La violence conjugale : quand le silence devient une arme et que l’âme encaisse les coups

Lorsqu’on évoque les violences conjugales, l’imaginaire collectif se fixe souvent, à juste titre, sur les femmes et les enfants. Ils sont les victimes les plus visibles, les plus documentées, les plus reconnues. Mais cette reconnaissance nécessaire a parfois produit un effet pervers : celui de rendre invisibles d’autres victimes, et notamment les hommes, dont la souffrance peine encore à trouver un espace légitime de parole.

La violence ne choisit pas son sexe. Elle choisit ses failles.
Et parmi les plus profondes, il y a le silence.

L’homme violenté dérange les représentations. Il contredit les schémas sociaux de force, de virilité, de domination. Il met en crise une construction culturelle où l’homme est supposé être protecteur, résistant, imperméable.

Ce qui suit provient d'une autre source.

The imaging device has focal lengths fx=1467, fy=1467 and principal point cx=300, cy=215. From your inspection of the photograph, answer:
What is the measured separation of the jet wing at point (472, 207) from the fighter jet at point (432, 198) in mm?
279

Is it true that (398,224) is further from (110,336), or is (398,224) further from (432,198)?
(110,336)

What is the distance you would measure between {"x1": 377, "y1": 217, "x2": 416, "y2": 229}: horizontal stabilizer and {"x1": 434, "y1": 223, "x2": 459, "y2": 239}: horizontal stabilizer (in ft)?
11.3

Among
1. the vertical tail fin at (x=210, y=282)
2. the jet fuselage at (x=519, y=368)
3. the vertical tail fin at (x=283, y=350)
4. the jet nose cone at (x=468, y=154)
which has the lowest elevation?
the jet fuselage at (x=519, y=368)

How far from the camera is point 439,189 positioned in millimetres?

Ainsi, lorsqu’il devient victime, il est souvent nié, moqué, ou réduit au mutisme. Non seulement il subit la violence, mais il subit aussi l’impossibilité de la nommer.

Cette réalité est encore plus crue dans les relations homosexuelles masculines, en particulier lorsque l’homosexualité est cachée, refoulée ou non acceptée. Là, la violence ne se contente pas d’atteindre le corps ou la parole : elle s’enracine dans la honte, la peur d’être dévoilé, la culpabilité projetée sur l’autre. L’un accuse l’autre de ce qu’il n’assume pas en lui-même. L’agression devient alors un moyen de nier sa propre vérité.

Dans ces contextes, la violence est rarement frontale au départ. Elle s’installe par des mots, des regards, des silences lourds, des humiliations répétées. Elle prend la forme d’un contrôle psychologique, d’une dévalorisation constante, d’une culpabilisation sourde. Peu à peu, l’individu est vidé de sa capacité à se penser légitime. Il doute, il s’efface, il se tait.

Il y a aussi l’homme dit « faible », non par nature, mais par construction ou par épuisement. Celui qui ne prend pas position, non par lâcheté, mais par peur de perdre, par désir de paix, par espoir naïf que le calme reviendra. Cet homme-là devient une proie idéale pour la violence psychologique. Il est écrasé, humilié, parfois battu, parce qu’il a appris à se taire plutôt qu’à se défendre.

La violence la plus destructrice n’est pas toujours celle qui laisse des marques visibles. La violence mentale agit plus lentement, mais plus profondément. Elle atteint l’identité, la confiance, la capacité à se projeter. Elle fracture l’estime de soi, désoriente la pensée, enferme dans une prison intérieure dont les barreaux sont faits de peur et de culpabilité.

Lorsqu’elle atteint le mental, la violence atteint l’intégralité de l’être.
Et ses séquelles peuvent durer toute une vie.

Reconnaître que les hommes peuvent être victimes de violences conjugales ne retire rien à la lutte pour les femmes et les enfants. Au contraire : cela élargit le champ de la justice. Cela rappelle que la violence n’est pas une question de genre, mais de domination, de pouvoir, de non-écoute et de déni de l’autre.

Briser le silence, c’est déjà résister.
Nommer, c’est commencer à exister à nouveau.

La véritable lutte contre les violences conjugales ne consiste pas à désigner des camps, mais à reconnaître toutes les souffrances, sans hiérarchie, sans honte imposée. Elle exige une écoute attentive, une parole libre, et le courage de regarder là où le silence a trop longtemps fait loi.

Car aucune violence n’est acceptable.
Et aucune victime ne devrait avoir à prouver qu’elle mérite d’être entendue.